— What you have to do —
Write out the entries verbatim and leave the images out of the copy.

— Extracted entries —
------------------------------------------------

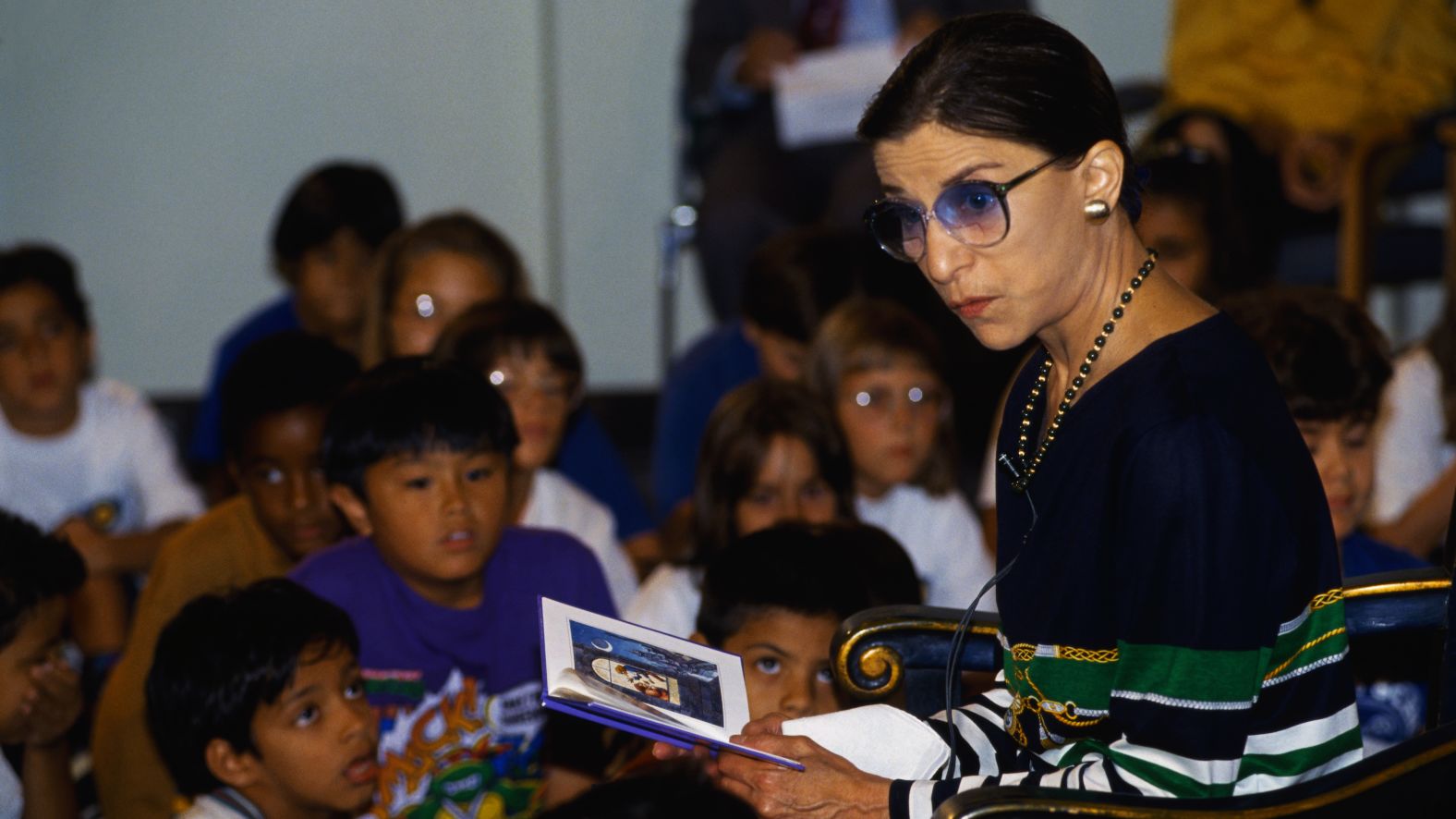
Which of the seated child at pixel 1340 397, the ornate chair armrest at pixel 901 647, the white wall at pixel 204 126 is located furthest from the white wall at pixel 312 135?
the ornate chair armrest at pixel 901 647

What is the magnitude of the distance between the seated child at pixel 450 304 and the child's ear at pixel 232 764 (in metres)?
1.47

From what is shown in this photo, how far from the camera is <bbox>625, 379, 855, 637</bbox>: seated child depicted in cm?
316

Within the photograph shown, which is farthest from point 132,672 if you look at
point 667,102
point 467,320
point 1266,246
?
point 667,102

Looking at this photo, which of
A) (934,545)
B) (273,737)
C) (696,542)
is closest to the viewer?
(273,737)

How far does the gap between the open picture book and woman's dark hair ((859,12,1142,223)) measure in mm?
646

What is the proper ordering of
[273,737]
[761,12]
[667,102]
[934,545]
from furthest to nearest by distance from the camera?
1. [667,102]
2. [761,12]
3. [934,545]
4. [273,737]

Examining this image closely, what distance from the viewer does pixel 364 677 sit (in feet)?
8.69

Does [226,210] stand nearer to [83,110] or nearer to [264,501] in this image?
[83,110]

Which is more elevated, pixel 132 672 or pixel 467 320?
pixel 467 320

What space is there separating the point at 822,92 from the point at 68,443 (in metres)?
2.25

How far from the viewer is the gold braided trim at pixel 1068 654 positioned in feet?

------------------------------------------------

— Output —
Which of the seated child at pixel 1340 397, the ornate chair armrest at pixel 901 647, the white wall at pixel 204 126 is located furthest from the white wall at pixel 312 135?
the ornate chair armrest at pixel 901 647

What is the magnitude of the distance between the seated child at pixel 450 304 and the child's ear at pixel 232 764 (in metres)?
1.47

From what is shown in this photo, how far from the camera is <bbox>625, 379, 855, 637</bbox>: seated child depicted in cm?
316

Within the photograph shown, which is farthest from point 132,672 if you look at
point 667,102
point 467,320
point 1266,246
?
point 667,102

Looking at this photo, which of
A) (934,545)
B) (273,737)
C) (696,542)
is closest to the viewer?
(273,737)

How far does the gap between the open picture book and woman's dark hair ((859,12,1142,223)) measure in mm?
646

What is the proper ordering of
[273,737]
[761,12]
[667,102]
[934,545]
from furthest to nearest by distance from the camera?
1. [667,102]
2. [761,12]
3. [934,545]
4. [273,737]

Examining this image closely, what distance from the viewer does pixel 364 677 sit (in feet)?
8.69

Does [226,210] stand nearer to [83,110] or nearer to [264,501] in this image?
[83,110]

Which is more elevated, pixel 132 672 or pixel 467 320?
pixel 467 320

What space is there separating the point at 822,92 from the point at 68,443 (in metres)?
2.25

How far from the viewer is the gold braided trim at pixel 1068 654 positioned in feet?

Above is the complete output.